(Provided passage)
>> begin
The Eagle (2011)

February 17, 2011

I remember when King Arthur (2004), the Clive Owen movie about how legendary English heroes were really Roman legionnaires, first came out. It was the first time I was introduced to the Hadrian wall-type period flick. It was an interesting concept at the time, but I have to admit, as open minded as I was to it…It was rather cheesy. Man was that dialogue melodramatic, even for a major Hollywood flick.

Since that senario didn’t seem to go anywhere for a long time after King Arthur, I had long assumed the Romans in Britain schtick wasn’t meant to be. And then this new film comes out, starring a cast of relatively young and mostly unknown actors, about a bunch of legionnaires “north of the wall”. I started having deja vu big time. The ads looked like typical Clash of the Titans material. My expectations were rather low.

Fortunately, The Eagle surpasses King Arthur in every way. In fact, I dare say the Eagle is a thinking man’s King Arthur, if for no other reason that it makes the Roman frontier movie a surprisingly cool concept. Of course, this might be because the story doesn’t portray mythical characters in a peculiar new way while taking itself too seriously, but I digress.

The story of the Eagle is that a young centurion commander named Marcus Aquila (played by Channing Tatum) has taken command of a neglected fort near the edge of the Roman Empire. There’s always a Marcus in movies about ancient Rome, isn’t there? He specifically wants to serve in this part of the world, because his father commanded a legion that mysteriously disappeared without a trace. Naturally, not knowing what happened to his old man drives our young hero crazy, but the Roman elites also regard the father as a failure or even a coward, because he failed to bring back the golden eagle his legion carried as their standard. Such symbols are especially sacred, at least in this movie. I kind of think it as being like the flags soldiers would bear during battles in the 1700s and 1800s.

Marcus, enraged by a rude aristocrat who insults his family name, takes his British slave, Esca, (Jamie Bell) and ventures beyond the Hadrian wall in search of the lost eagle on a quest to restore honor to his family, and prove his father and he are good Roman soldiers. Of course, this isn’t a simple and easy task. the idol could be anywhere in the northern hills, and the various tribes and cultures are all venomously intolerant of unwelcome Roman invaders. If he is discovered, he would be immediately killed, and thus he must rely on his native slave, whose trustworthiness is questionable. After all, one slit of Marcus’ throat, and little Esca isn’t a slave any more.
>> end
Dataset entries:
>> begin
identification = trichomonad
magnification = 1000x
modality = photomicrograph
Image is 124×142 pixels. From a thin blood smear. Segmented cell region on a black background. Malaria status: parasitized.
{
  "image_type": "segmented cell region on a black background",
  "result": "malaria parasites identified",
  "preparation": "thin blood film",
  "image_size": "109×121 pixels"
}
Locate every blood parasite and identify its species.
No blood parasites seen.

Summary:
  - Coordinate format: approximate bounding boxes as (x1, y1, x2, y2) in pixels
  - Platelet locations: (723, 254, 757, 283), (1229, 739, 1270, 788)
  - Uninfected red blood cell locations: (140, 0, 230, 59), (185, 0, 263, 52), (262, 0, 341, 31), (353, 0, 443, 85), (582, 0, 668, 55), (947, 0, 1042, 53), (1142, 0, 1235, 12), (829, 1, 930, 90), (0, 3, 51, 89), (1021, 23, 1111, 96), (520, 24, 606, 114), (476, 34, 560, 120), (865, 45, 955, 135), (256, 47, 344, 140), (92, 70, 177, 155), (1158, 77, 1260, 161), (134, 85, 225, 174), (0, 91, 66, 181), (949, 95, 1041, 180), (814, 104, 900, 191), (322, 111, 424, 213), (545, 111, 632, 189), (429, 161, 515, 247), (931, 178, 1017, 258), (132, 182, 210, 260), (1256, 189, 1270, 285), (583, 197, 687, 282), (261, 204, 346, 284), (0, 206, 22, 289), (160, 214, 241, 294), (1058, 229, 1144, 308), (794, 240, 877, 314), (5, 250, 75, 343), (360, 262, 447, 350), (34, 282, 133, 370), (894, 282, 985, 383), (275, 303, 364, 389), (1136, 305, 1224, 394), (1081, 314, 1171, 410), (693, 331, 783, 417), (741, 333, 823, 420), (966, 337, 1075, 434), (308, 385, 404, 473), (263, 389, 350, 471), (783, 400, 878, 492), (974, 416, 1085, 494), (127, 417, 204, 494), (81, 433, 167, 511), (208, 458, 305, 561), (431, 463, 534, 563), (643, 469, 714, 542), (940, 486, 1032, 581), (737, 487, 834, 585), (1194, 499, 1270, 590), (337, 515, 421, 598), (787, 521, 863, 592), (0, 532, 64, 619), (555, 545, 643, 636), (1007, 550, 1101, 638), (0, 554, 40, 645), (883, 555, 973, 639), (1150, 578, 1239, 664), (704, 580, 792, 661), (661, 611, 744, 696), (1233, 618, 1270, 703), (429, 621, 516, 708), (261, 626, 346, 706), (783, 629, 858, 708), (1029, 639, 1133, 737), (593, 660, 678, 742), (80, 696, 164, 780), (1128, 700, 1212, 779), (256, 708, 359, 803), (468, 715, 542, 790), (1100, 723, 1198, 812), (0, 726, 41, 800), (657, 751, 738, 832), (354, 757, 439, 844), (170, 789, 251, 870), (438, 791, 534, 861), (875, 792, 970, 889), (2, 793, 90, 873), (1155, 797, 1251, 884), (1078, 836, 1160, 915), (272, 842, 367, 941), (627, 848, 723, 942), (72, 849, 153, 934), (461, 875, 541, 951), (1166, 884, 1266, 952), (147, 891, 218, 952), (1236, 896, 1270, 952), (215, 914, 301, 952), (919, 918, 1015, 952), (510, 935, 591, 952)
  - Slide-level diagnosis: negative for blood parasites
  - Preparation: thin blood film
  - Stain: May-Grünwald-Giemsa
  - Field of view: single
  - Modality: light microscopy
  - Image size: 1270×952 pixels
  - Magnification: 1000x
>> end
(Required work)
A: Using the review of The Eagle, decide whether each statement agrees with the review. Answer yes or no, and quote the deciding words. (i) Marcus Aquila is played by Channing Tatum. (ii) The reviewer had high expectations for The Eagle before seeing it. (iii) Esca is a British slave belonging to Marcus.
B: Duplicate the records from their first line through the line that contains "No blood parasites seen.", with both end lines included.

(Outputs)
A:
(i) Yes: "a young centurion commander named Marcus Aquila (played by Channing Tatum)"
(ii) No: "My expectations were rather low."
(iii) Yes: "takes his British slave, Esca, (Jamie Bell)"

B:
identification = trichomonad
magnification = 1000x
modality = photomicrograph
Image is 124×142 pixels. From a thin blood smear. Segmented cell region on a black background. Malaria status: parasitized.
{
  "image_type": "segmented cell region on a black background",
  "result": "malaria parasites identified",
  "preparation": "thin blood film",
  "image_size": "109×121 pixels"
}
Locate every blood parasite and identify its species.
No blood parasites seen.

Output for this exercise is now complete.